Kelompok-kelompok ini diduga memiliki anggota lebih dari 1 juta. Satu kelompok mengubah nama bulan lalu dari "Reopen California" menjadi "California Patriots Pro Law & Order". Kelompok ini mengunggah info terbaru untuk mengejek Black Lives Matter atau mengubah slogan menjadi "White Lives Matter."
Anggota grup itu telah menggunakan penghinaan untuk merujuk pada orang kulit berwarna dan pengunjuk rasa. Mereka menyebut orang-orang yang bergerak dengan sebutan "binatang," "rasis" dan "preman" dan ini pelanggaran langsung terhadap standar ujaran kebencian di Facebook.
Sedangkan kelompok yang lain telah menjadi tempat berkumpul untuk mempromosikan teori konspirasi tentang protes tersebut. Mereka menyatakan para demonstran dibayar untuk pergi melakukan unjuk rasa, bahkan kematian George Floyd di tangan polisi Minneapolis terus dipertontonkan.

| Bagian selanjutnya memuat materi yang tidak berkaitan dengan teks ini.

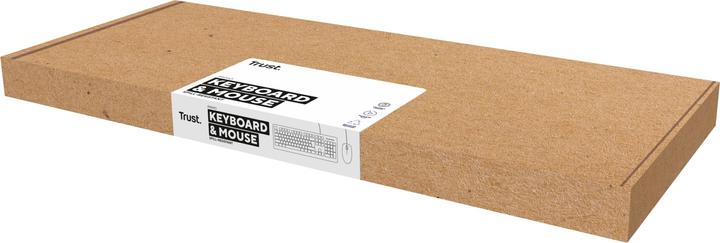 Produktbild Trust TKM-250 Keyboard & Mouse set (Eng. Int., Kabelgebunden)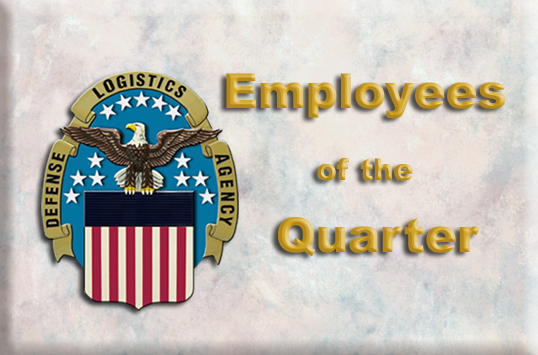 Front page image for: DLA announces Employees of the Quarter for third quarter fiscal 2012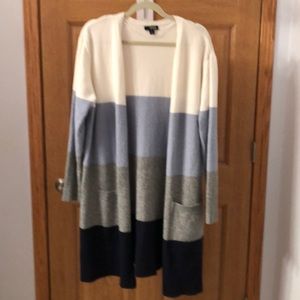 Ana long cardigan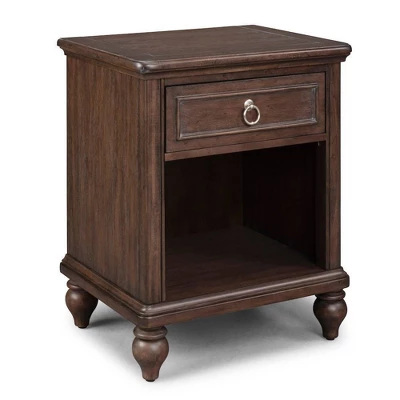 Queen Southport Bed Nightstand Dresser And Mirror Dark Aged Oak - Home Styles 1 Queen Southport Bed Nightstand Dresser And Mirror Dark Aged Oak - Home Styles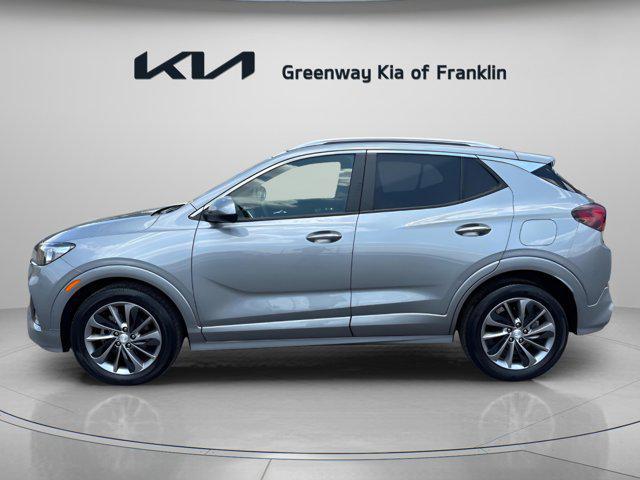 used 2023 Buick Encore GX car, priced at $21,300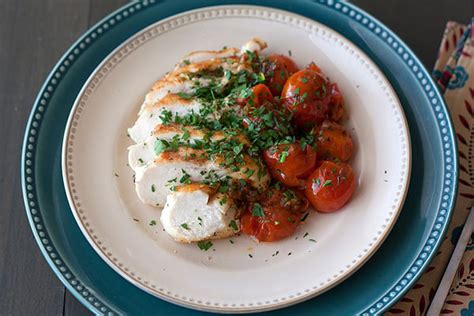 chicken-with-herb-roasted-tomatoes-handle-the-heat image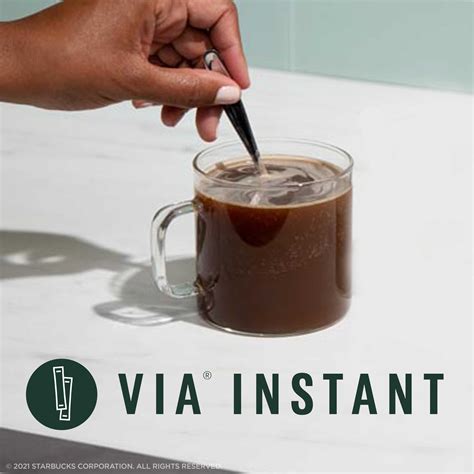Starbucks VIA Vanilla Latte Instant Coffee Packets, Flavored Coffee ...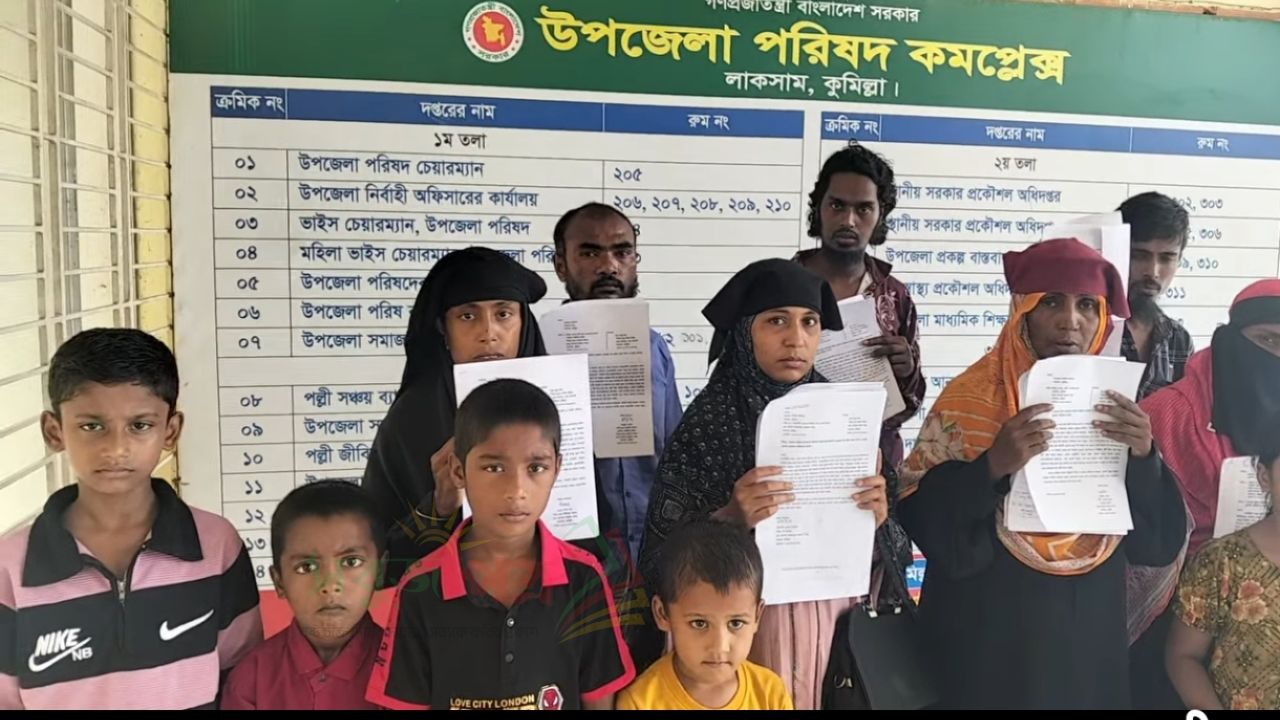 ঘর ছাড়ার নির্দেশ, না মানলে ভাঙার হুমকির অভিযোগ—আতঙ্কে অসহায় পরিবার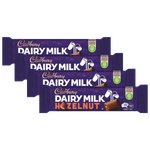 Cadbury Hazelnut Milk Chocolate Bar 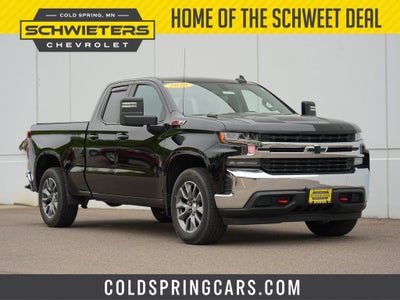 2022 Chevrolet Silverado 1500 LTD LT
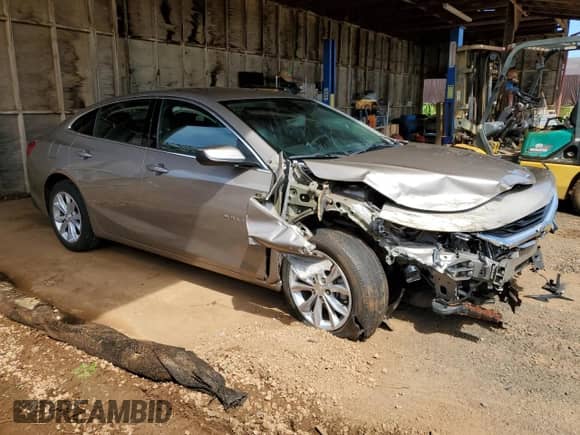 2024 Chevrolet Malibu LT with VIN 1G1ZD5STXRF212889, listed as a Copart auction lot 82173415 with 21,808 mi miles and Salvage title. Bid and sale history available at DreamBid. Image 4.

Penulusuran Associated Press mengenai pos terbaru di 40 dari grup Facebook ini sebagian besar diluncurkan oleh kelompok konservatif atau aktivis pro-senjata. Hasilnya memperlihatkan bahwa sejak bulan lalu, pembicaraan sebagian besar bergeser untuk menyerang protes nasional atas pembunuhan pria dan wanita berkulit berwarna setelah kematian Floyd.

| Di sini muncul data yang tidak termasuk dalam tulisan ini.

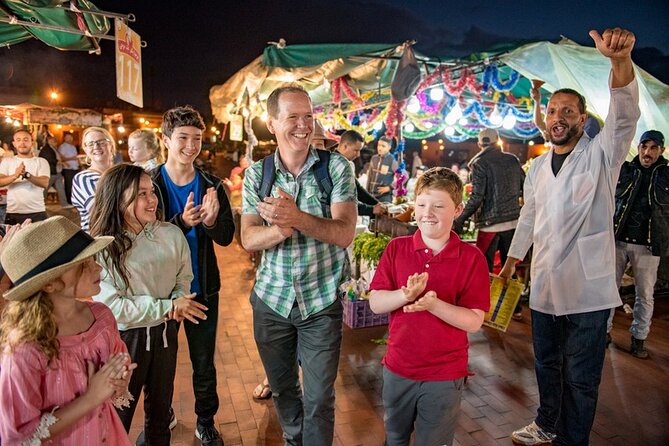 Evening Marrakech: Gastronomic and Market Tour Inside the Medina - Mellah Market, spice stalls, and local bargaining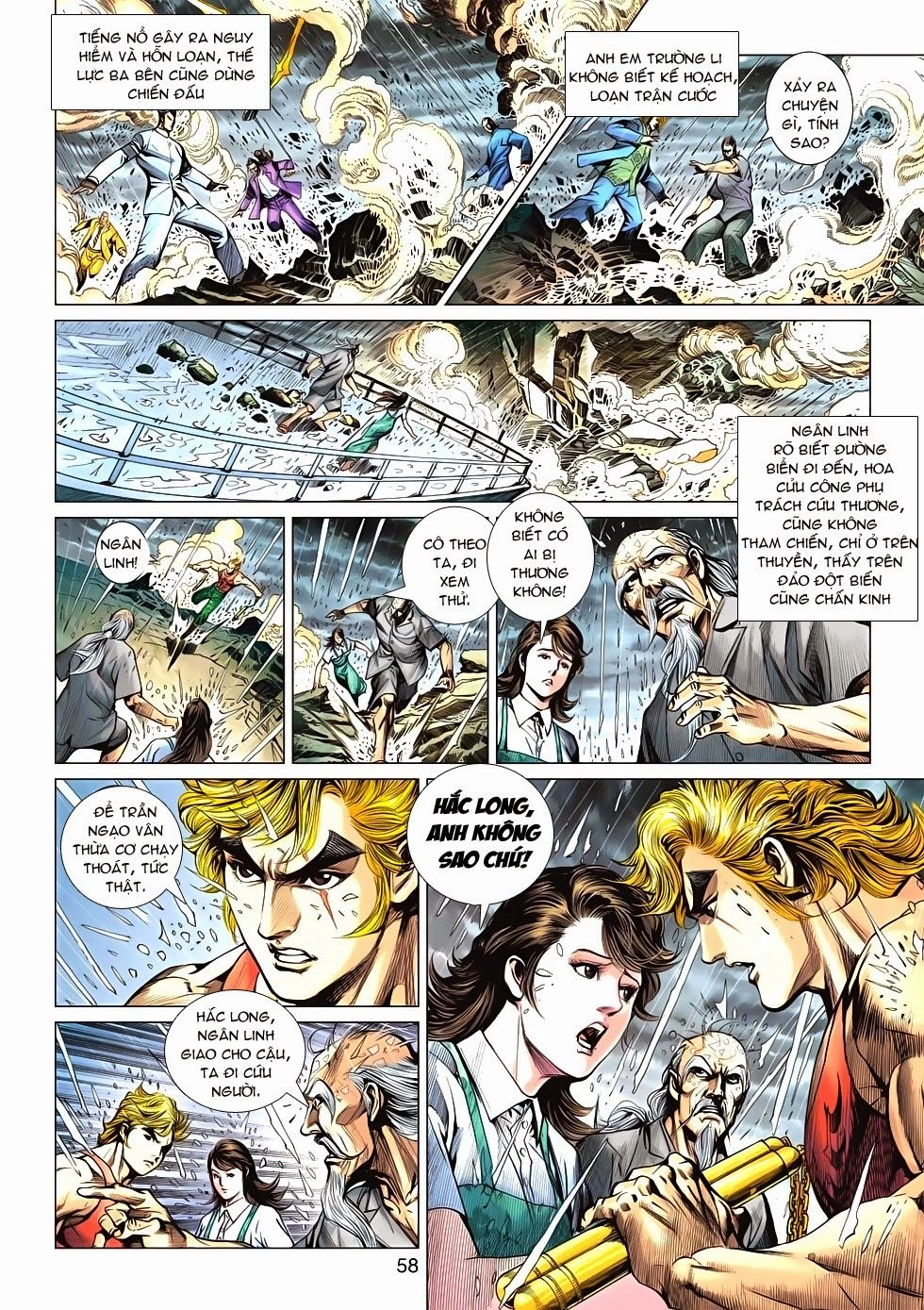 Long Hổ Môn Chapter 601 - 26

Pengguna Facebook dalam beberapa grup ini mengunggah ratusan kali sehari. Utas yang sering dilihat hanya oleh anggota saja dan dilindungi dari pandangan publik.

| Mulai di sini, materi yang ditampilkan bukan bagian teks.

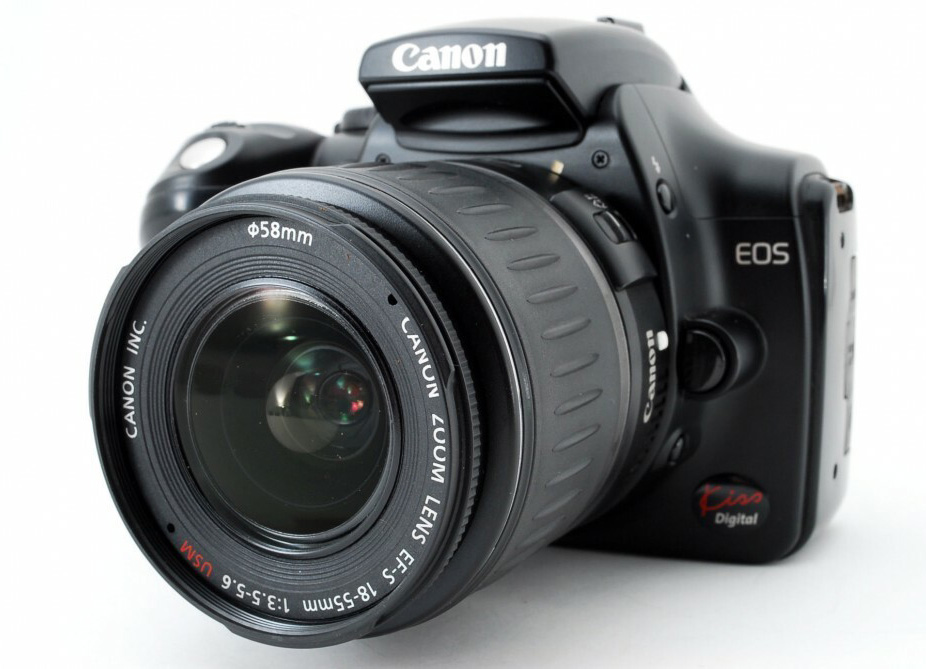 Canon EOS 300D фото ракурс 1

"Kecuali jika Facebook secara aktif mencari disinformasi dalam ruang-ruang itu, mereka akan luput dari perhatian untuk waktu yang lama dan mereka akan tumbuh," kata direktur penelitian di Shorenstein Center di Harvard Kennedy School tentang Media, Politik, dan Kebijakan Publik, Joan Donovan.
Donova menekankan, seiring waktu, orang-orang itu akan menyeret orang lain ke dalam lingkaran mereka. Dengan begitu mereka akan terus berorganisasi.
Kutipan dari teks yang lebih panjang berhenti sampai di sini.